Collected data
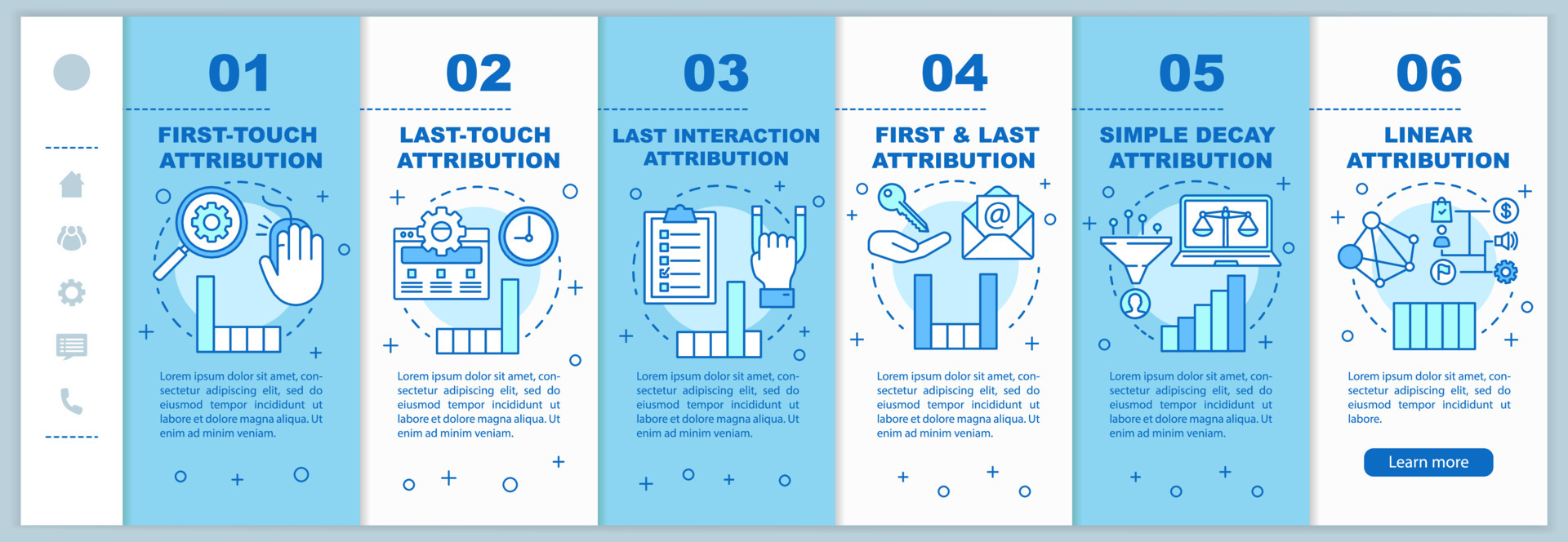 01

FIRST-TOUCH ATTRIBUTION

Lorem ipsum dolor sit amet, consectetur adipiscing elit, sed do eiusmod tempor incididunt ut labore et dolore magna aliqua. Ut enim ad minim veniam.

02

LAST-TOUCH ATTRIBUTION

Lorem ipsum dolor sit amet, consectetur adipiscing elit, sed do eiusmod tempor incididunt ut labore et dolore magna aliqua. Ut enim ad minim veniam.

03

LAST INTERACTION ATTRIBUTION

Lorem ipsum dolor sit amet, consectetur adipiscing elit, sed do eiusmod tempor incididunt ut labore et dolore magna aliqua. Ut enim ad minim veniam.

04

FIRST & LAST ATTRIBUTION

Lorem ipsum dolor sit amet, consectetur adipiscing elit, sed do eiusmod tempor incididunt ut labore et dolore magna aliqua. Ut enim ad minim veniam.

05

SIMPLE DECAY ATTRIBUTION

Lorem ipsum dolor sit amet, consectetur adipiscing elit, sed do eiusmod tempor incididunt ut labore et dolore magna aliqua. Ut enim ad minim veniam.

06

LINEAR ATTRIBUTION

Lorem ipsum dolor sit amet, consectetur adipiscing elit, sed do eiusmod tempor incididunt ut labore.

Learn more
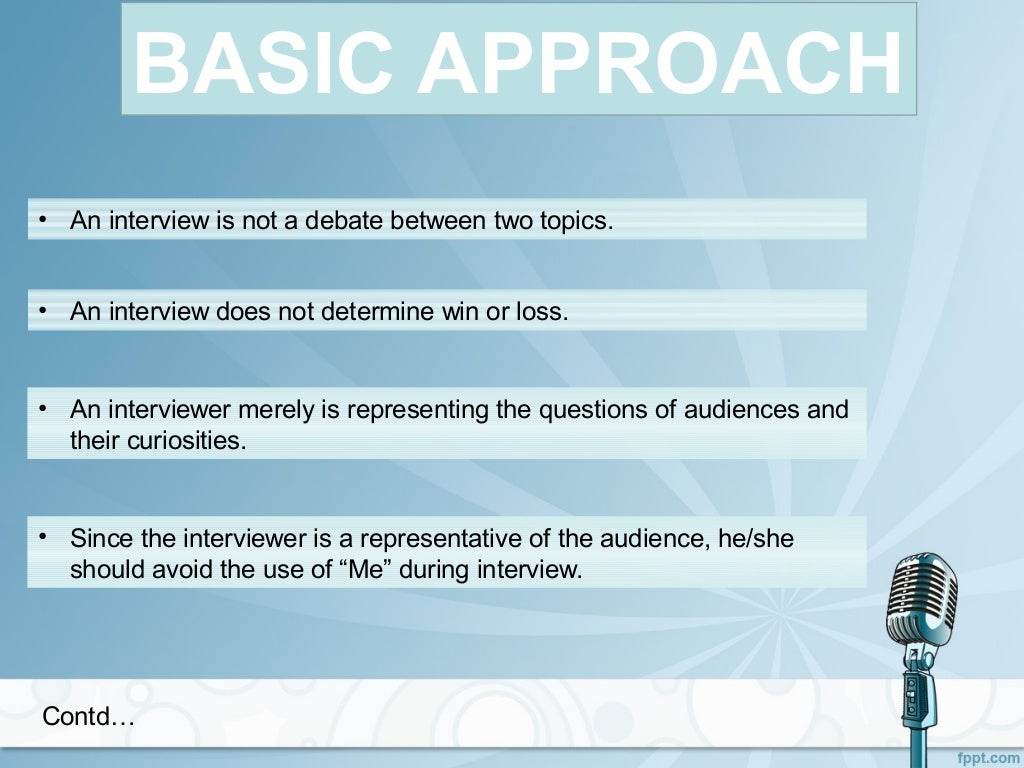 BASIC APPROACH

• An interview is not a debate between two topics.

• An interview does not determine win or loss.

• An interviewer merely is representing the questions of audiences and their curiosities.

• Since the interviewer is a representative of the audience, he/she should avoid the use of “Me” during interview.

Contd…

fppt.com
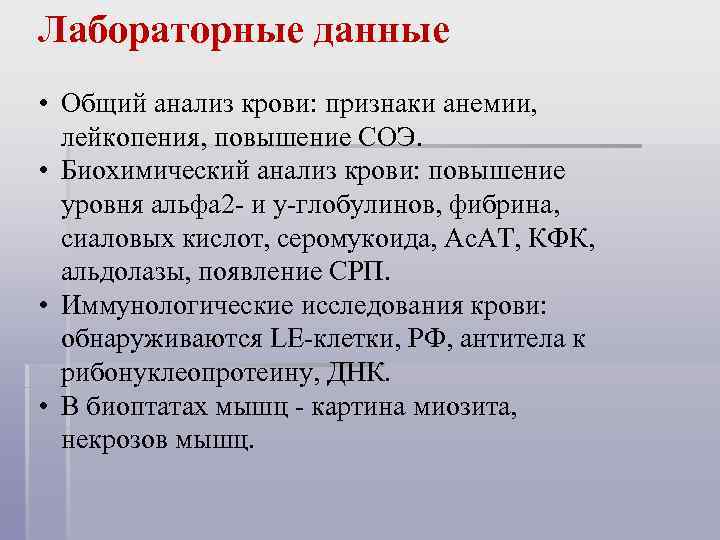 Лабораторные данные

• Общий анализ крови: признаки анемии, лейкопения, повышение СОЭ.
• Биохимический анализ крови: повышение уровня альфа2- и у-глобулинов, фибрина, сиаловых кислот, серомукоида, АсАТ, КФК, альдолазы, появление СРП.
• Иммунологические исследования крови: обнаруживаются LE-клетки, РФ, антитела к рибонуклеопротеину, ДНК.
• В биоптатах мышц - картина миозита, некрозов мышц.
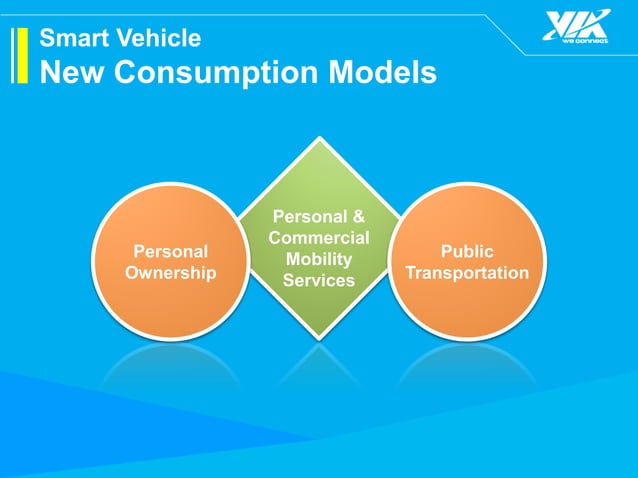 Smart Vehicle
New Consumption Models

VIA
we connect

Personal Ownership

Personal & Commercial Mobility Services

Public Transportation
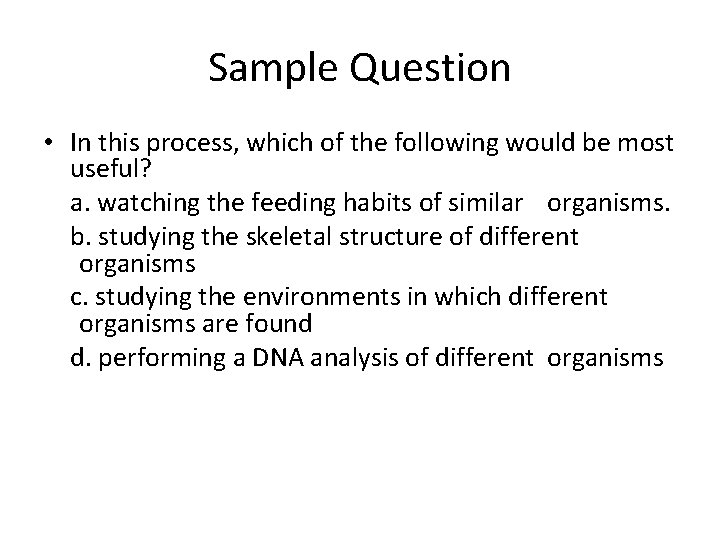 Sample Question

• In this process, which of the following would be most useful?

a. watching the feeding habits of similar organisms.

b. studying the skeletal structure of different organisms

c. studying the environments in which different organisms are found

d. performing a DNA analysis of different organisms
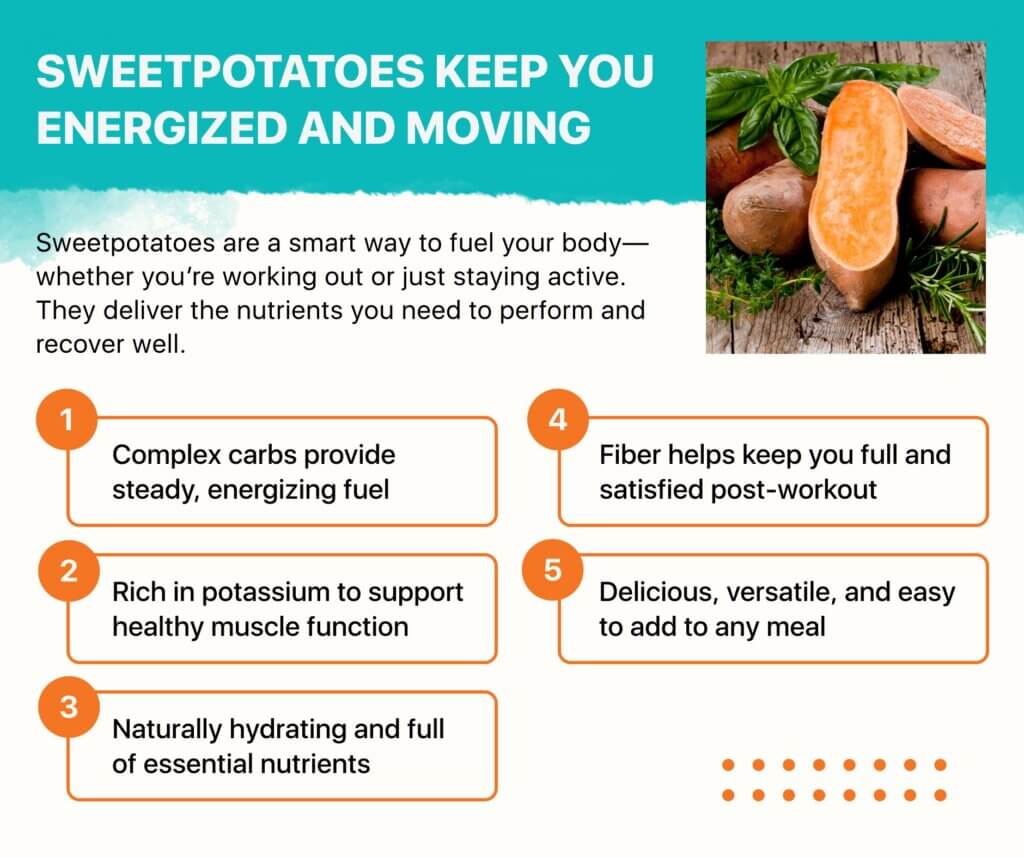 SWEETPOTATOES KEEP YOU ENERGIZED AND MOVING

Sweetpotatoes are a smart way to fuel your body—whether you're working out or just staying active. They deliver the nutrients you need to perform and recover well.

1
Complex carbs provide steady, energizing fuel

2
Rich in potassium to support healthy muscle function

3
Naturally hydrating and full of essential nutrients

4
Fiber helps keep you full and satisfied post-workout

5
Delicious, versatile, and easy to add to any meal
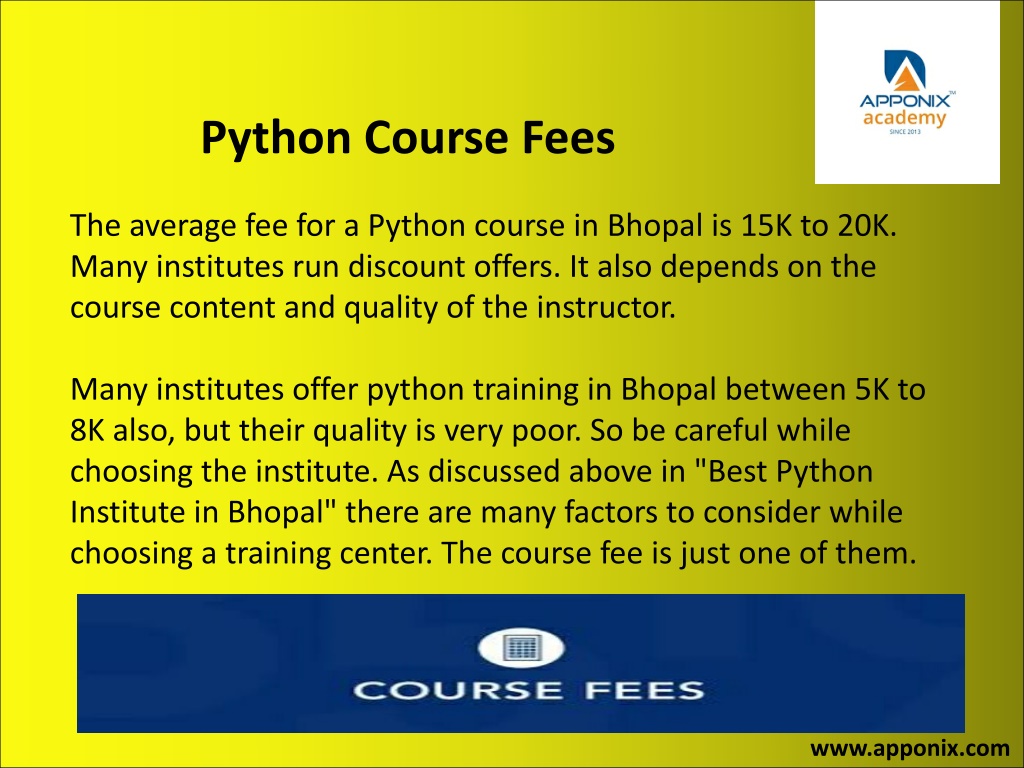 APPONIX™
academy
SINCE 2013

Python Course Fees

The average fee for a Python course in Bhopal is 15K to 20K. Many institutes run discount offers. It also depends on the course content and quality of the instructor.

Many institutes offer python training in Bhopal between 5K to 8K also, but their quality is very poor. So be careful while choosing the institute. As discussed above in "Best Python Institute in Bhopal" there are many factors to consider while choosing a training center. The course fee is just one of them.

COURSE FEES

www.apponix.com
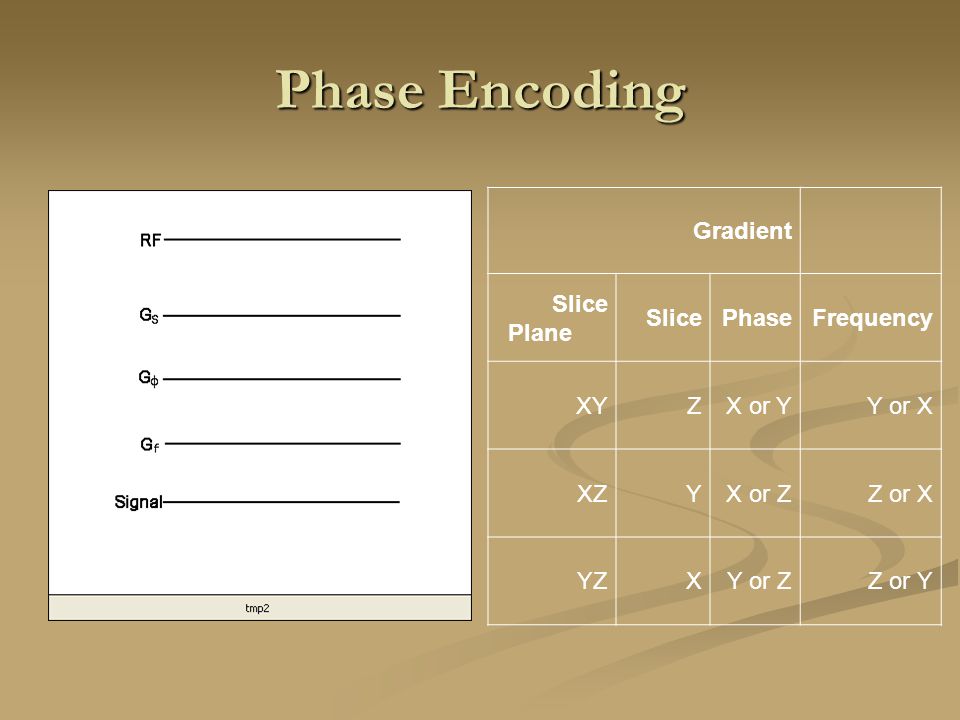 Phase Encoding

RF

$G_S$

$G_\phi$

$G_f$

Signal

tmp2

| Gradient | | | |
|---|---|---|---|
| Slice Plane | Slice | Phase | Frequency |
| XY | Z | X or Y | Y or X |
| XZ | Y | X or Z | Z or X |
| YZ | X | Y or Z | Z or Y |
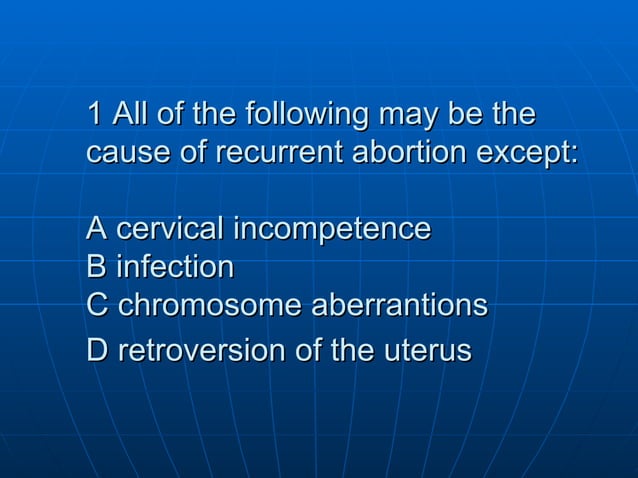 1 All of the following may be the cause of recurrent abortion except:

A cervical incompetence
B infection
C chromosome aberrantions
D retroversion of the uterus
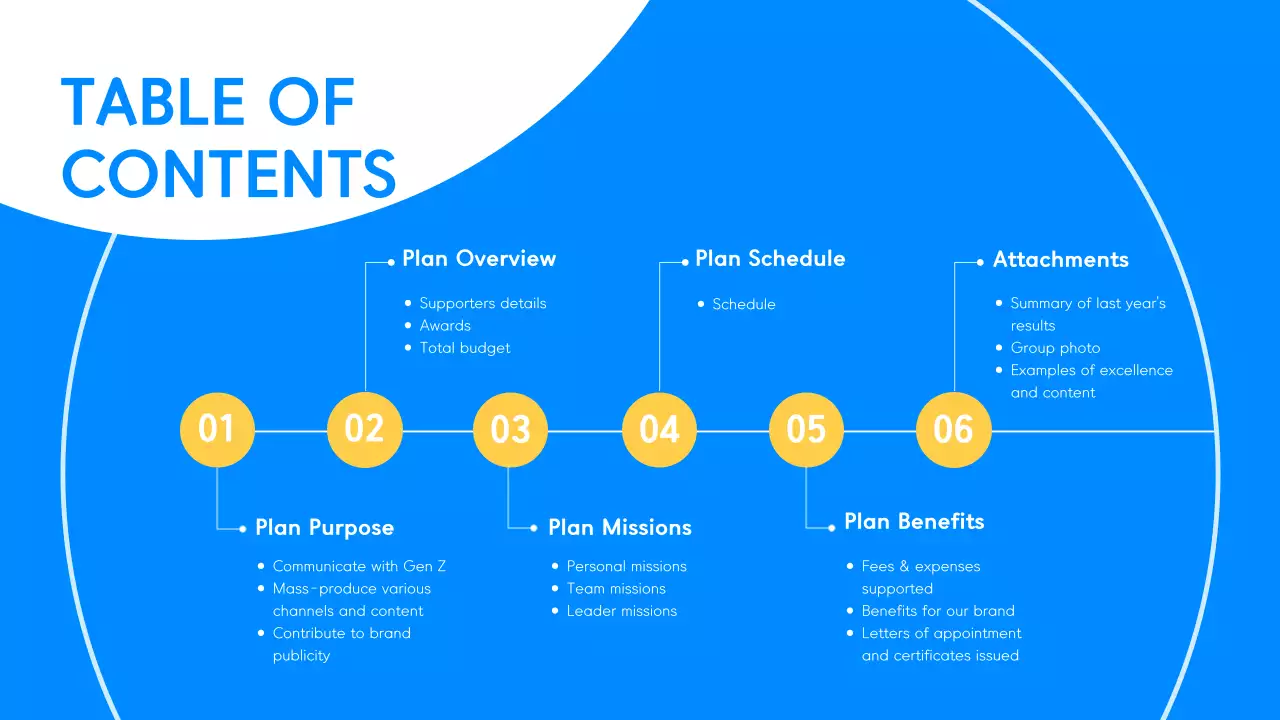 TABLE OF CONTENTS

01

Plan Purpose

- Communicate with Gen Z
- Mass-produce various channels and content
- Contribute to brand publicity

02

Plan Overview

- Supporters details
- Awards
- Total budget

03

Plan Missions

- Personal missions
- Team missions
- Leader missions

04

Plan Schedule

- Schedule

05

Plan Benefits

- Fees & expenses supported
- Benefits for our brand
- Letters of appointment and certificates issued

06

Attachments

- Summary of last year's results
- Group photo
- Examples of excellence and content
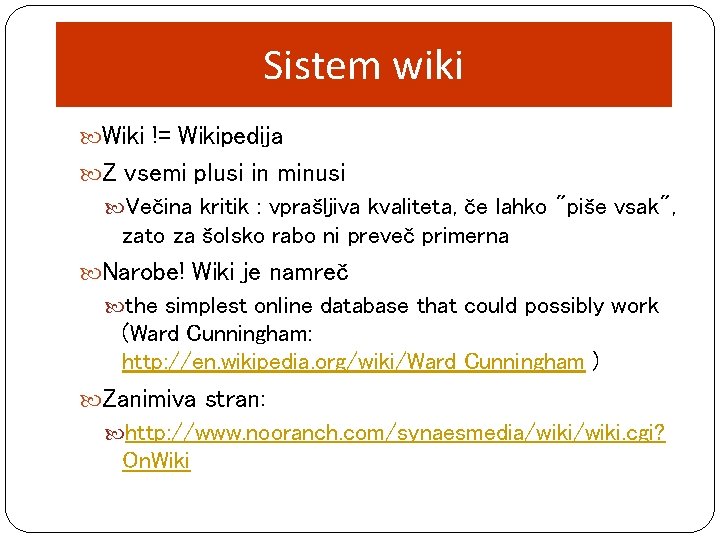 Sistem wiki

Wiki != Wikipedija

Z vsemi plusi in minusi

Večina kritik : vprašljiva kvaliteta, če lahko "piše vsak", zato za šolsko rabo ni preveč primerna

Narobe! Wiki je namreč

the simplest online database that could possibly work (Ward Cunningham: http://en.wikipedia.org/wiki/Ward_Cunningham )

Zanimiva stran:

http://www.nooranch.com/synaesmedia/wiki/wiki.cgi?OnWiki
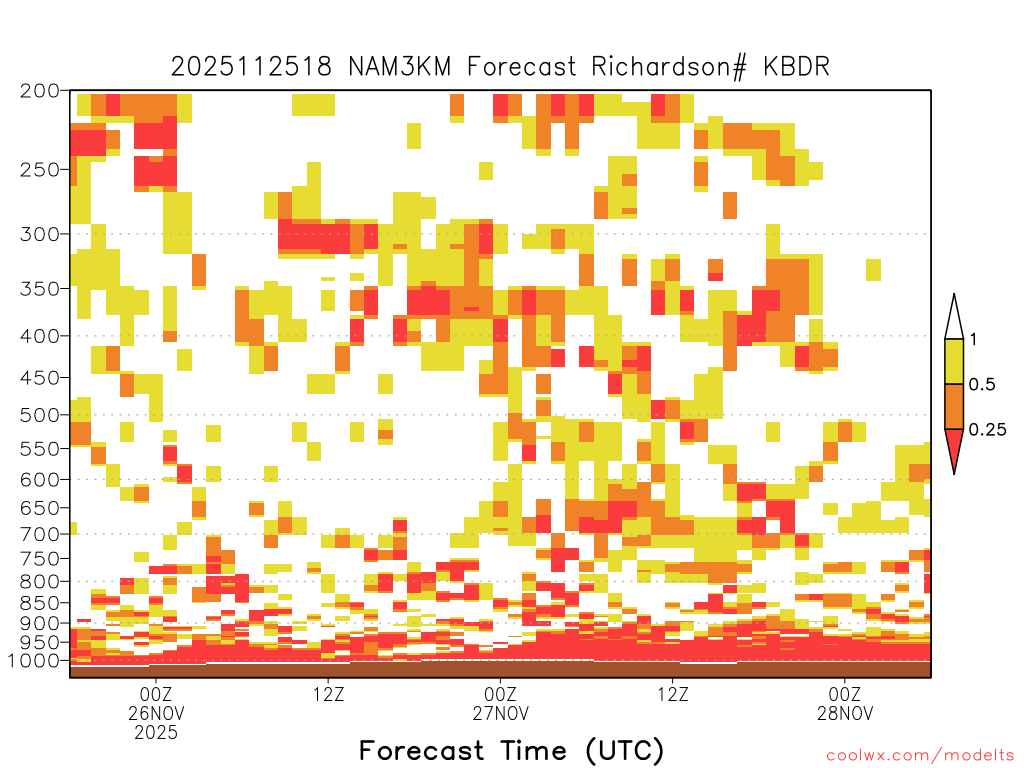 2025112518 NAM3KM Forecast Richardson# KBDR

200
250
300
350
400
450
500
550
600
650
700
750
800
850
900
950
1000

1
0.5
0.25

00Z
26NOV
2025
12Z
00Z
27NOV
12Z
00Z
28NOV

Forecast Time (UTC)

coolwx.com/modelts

YOUR TASK
Count the lines in the records that include the word "ATTRIBUTION". Report the total alone.

REPLY TO THE EXERCISE
6